Learn how we tackle duplicate entries in your data.
To ensure data cleanliness when uploading new customer or order data via CSV files in the Sources console, we’ll first check to make sure that the file(s) don’t contain duplicate data.Faraday removes duplicates based on the option selected in the Use a column to identify duplicate rows? section of the File Handling settings.
You'll have two options to choose from in this section:
-
Any column from the data provided (i.e. id, customer_id, order_id, etc.)
-
No - Faraday will automatically identify duplicate rows (default)

If you select an option like id, Faraday will review the data provided and keep only the most recent record with the same id. Let’s look at a simple example to illustrate this better.
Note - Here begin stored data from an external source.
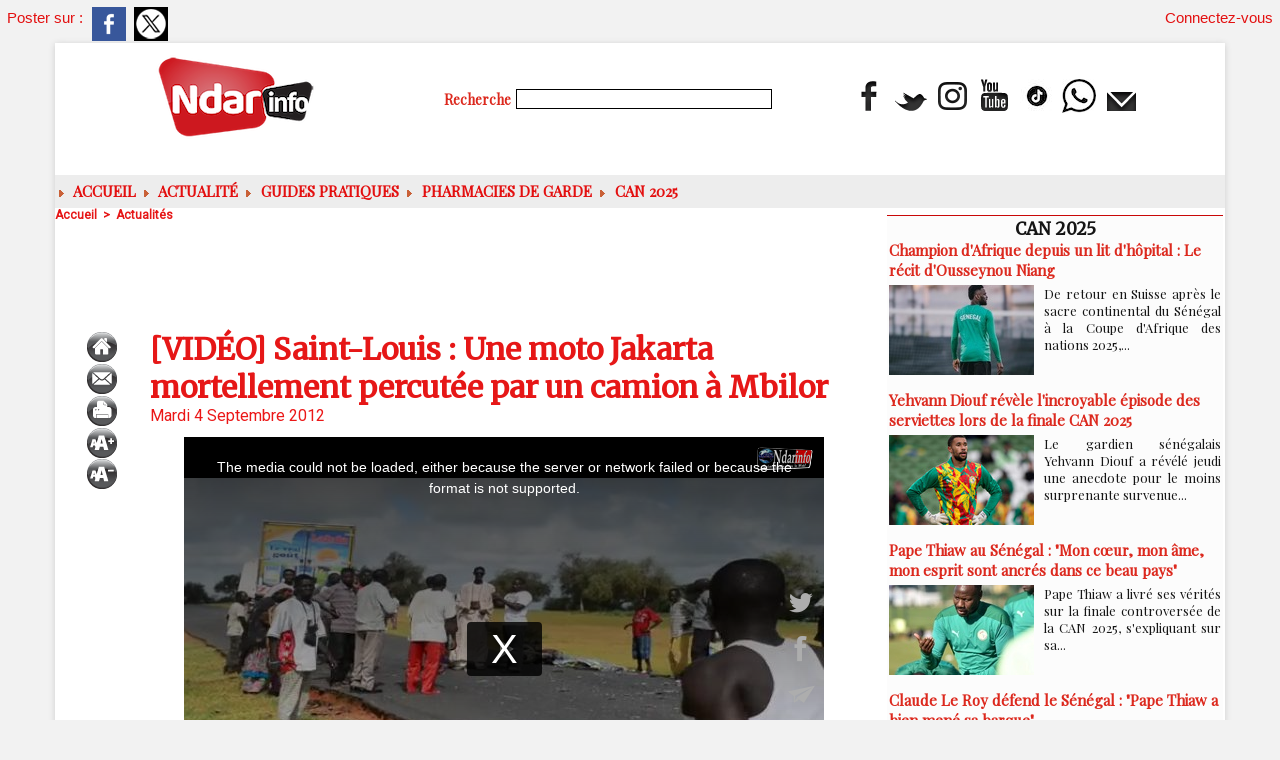

--- FILE ---
content_type: text/html; charset=UTF-8
request_url: https://www.ndarinfo.com/mymodule/24316818/
body_size: 417
content:
			 <div class="auteur social">
			 <span class="liens">Poster sur : </span>
				 <a target="_blank" href="http://www.facebook.com/share.php?u=https%3A%2F%2Fwww.ndarinfo.com%2FVIDEO-Saint-Louis-Une-moto-Jakarta-mortellement-percutee-par-un-camion-a-Mbilor_a3710.html"><img src="/_images/addto/facebook.png?v=1732287175" alt="Facebook" title="Facebook" /></a>
				 <a target="_blank" href="http://twitter.com/intent/tweet?text=%5BVID%C3%89O%5D+Saint-Louis+%3A+Une+moto+Jakarta+mortellement+percut%C3%A9e+par+un+camion+%C3%A0+Mbilor+http%3A%2F%2Fxfru.it%2Fwl7g22"><img src="/_images/addto/twitter.png?v=1732287176" alt="Twitter" title="Twitter" /></a>
			 </div>
<br />

--- FILE ---
content_type: text/html; charset=utf-8
request_url: https://www.google.com/recaptcha/api2/aframe
body_size: 265
content:
<!DOCTYPE HTML><html><head><meta http-equiv="content-type" content="text/html; charset=UTF-8"></head><body><script nonce="tnw6C30Wk-P1dyid-Ox_gw">/** Anti-fraud and anti-abuse applications only. See google.com/recaptcha */ try{var clients={'sodar':'https://pagead2.googlesyndication.com/pagead/sodar?'};window.addEventListener("message",function(a){try{if(a.source===window.parent){var b=JSON.parse(a.data);var c=clients[b['id']];if(c){var d=document.createElement('img');d.src=c+b['params']+'&rc='+(localStorage.getItem("rc::a")?sessionStorage.getItem("rc::b"):"");window.document.body.appendChild(d);sessionStorage.setItem("rc::e",parseInt(sessionStorage.getItem("rc::e")||0)+1);localStorage.setItem("rc::h",'1769331257566');}}}catch(b){}});window.parent.postMessage("_grecaptcha_ready", "*");}catch(b){}</script></body></html>

--- FILE ---
content_type: text/css
request_url: https://www.ndarinfo.com/var/style/style.4031638.css?v=1763400435
body_size: 951
content:
.mod_4031638 {margin-left: 7px;margin-right: 7px;position: relative;}.mod_4031638 .entete_com{background-color: #ED1717;position: relative;padding: 7px 7px;text-transform: uppercase;text-align: center;text-decoration: none;color: #FFFFFF;font: normal 18px/1.2em "Arial", sans-serif;}.mod_4031638 .cel1{border: none;position: relative;background-color: #F5F5F5;padding: 7px 7px;border-radius: 5px 5px 5px 5px;-moz-border-radius: 5px 5px 5px 5px;-webkit-border-radius: 5px 5px 5px 5px;}.mod_4031638 .encadre{border: #000000 1px solid;background-color: #FFFFFF;padding: 1ex;margin-bottom: 1ex;position: relative;}.mod_4031638 .encadre_highlight{border: #0E90B8 1px solid;background-color: #F1F1F1;padding: 1ex;margin-bottom: 1ex;position: relative;}.mod_4031638 .encadre_alterne{border: #D10808 1px solid;background-color: #FFFFFF;padding: 1ex;margin-bottom: 1ex;position: relative;}.mod_4031638 .postedby{margin-bottom: 5px;}.mod_4031638 .url{margin-top: 5px;}#title_new_comment{margin-bottom: 5px;position: relative;font-size: 1.3em;}.mod_4031638 .infos, .mod_4031638 .infos a, .mod_4031638 .message a.infos{color: #ED1717;text-align: center;text-decoration: none;text-transform: uppercase;font: bold  16px "Arial", sans-serif;float: none;}.mod_4031638 .message{text-align: left;color: #000000;text-decoration: none;font: normal 14px/1.2em "Arial", sans-serif;}.mod_4031638 .liens, .mod_4031638 .liens a, .mod_4031638 a.link, .mod_4031638 .message a{color: #B30606;text-align: justify;text-decoration: none;font: bold  13px "Arial", sans-serif;}.mod_4031638 .liens a:hover, .mod_4031638 a.liens:hover, .mod_4031638 a.link:hover, .mod_4031638 .message a:hover{color: #000000;text-decoration: underline;background: transparent;font-weight: bold;}.mod_4031638 .infos_restri{text-align: left;color: #000000;text-decoration: none;font: normal 14px/1.2em "Arial", sans-serif;font-size: 1.3em;margin-bottom: 1em;}.mod_4031638 .infos_restri a{color: #ED1717;text-decoration: none;font-weight: bold;}.mod_4031638 .submit{text-align: center;padding: 7px 7px;}.mod_4031638 .alert{display: none;}.mod_4031638 .alert_submit{margin: 10px 0;padding: 7px 7px;}.mod_4031638 .alert_submit input{margin-right: 10px;}.mod_4031638 form{text-align: left;}.mod_4031638 label, .mod_4031638 .radiorow{display: block;padding-top: 8px;padding-bottom: 2px;}.mod_4031638 .inputrow input, .mod_4031638 .inputrow select, .mod_4031638 .inputrow textarea{width: 95%;}.mod_4031638 .error{text-align: left;color: #000000;text-decoration: none;font: normal 14px/1.2em "Arial", sans-serif;font-weight: normal;color: red;margin-top: 5px;}.mod_4031638 .field_error{color: red;border: 1px solid red;background: #fae7e9;}.mod_4031638 #infos_fond_div{text-align: left;color: #000000;text-decoration: none;font: normal 14px/1.2em "Arial", sans-serif;color: red;border: 1px solid red;background-color: white;margin-bottom: 15px;padding: 10px;text-align: center;}.mod_4031638 .lire_suite{text-align: right;}.mod_4031638 .lire_suite a, .mod_4031638 .lire_suite img{color: #B30606;text-decoration: none;font: normal 13px "Arial", sans-serif;padding-right: 1ex;}.mod_4031638 .pager, .mod_4031638 .pager a{color: #FFFFFF;text-align: left;text-decoration: none;font: normal 16px "Arial", sans-serif;font-weight: normal;}.mod_4031638 .pager{padding: 10px 0;text-decoration: none;}.mod_4031638 .pager a{border: #FFFFFF 1px solid;background-color: #D10808;padding: 0 2px;padding: 2px 6px;line-height: 28px;}.mod_4031638 .pager a:hover, .mod_4031638 .pager .sel{color: #FFFFFF;text-decoration: none;background: #8A0B0B;font-weight: bold;border: #FFFFFF 1px solid;font-weight: bold;}.mod_4031638 .pager .sel{text-decoration: none;}.mod_4031638 .pager span{padding: 2px 6px;}.mod_4031638 .pager a span{padding: 0;}.mod_4031638 .pager a, .mod_4031638 .pager a.sel, .mod_4031638 .pager a:hover{border-radius: 3px;-moz-border-radius: 3px;-webkit-border-radius: 3px;border: none;}.mod_4031638 .forpager{border-bottom: none;border-left: none;border-right: none;}

--- FILE ---
content_type: text/plain; charset=UTF-8
request_url: https://www.ndarinfo.com/apiv3/video/getVideo/361902/1935269.mp4
body_size: 98
content:
https://www.ndarinfo.com/svideo/109c5bda7cb2c7016ea2c8d6f48b64d2/6975da38/361902/1935269.mp4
Example: Selecting the Merge all files option with id as the column to identify duplicate rows.
A file containing info on each customer, ‘File 1', was provided on October 1st. Inside File 1 is the following data:
id |
name |
total_order_value |
last_order_date |
1234 |
Bob Smith |
$100 |
September 15th |
A new file containing info on each customer, ‘File 2’, was provided on November 1st. Inside 'File 2' is the following data:
id |
name |
total_order_value |
last_order_date |
1234 |
Bob Smith |
$150 |
October 15th |
So, what data would Faraday keep based on the selections made in File Handling Settings? Well, only the most recent data! We would look to see that the id, 1234, is identical in both cases and therefore drop the older record and keep the new one when Merge all files is selected. This way, we can ensure that the dataset we use is up-to-date. Your data may be refreshed in this manner on demand through the console.
Now you may be asking, what if I select the No - Faraday will automatically identify duplicate rows (default) option? How does Faraday know what a duplicate is?
When automatically identifying duplicate rows, we assign a unique identifier to each row of your data. When we come across two rows of data with the exact same values in each column–therefore they both have the same unique identifier–we remove the older one.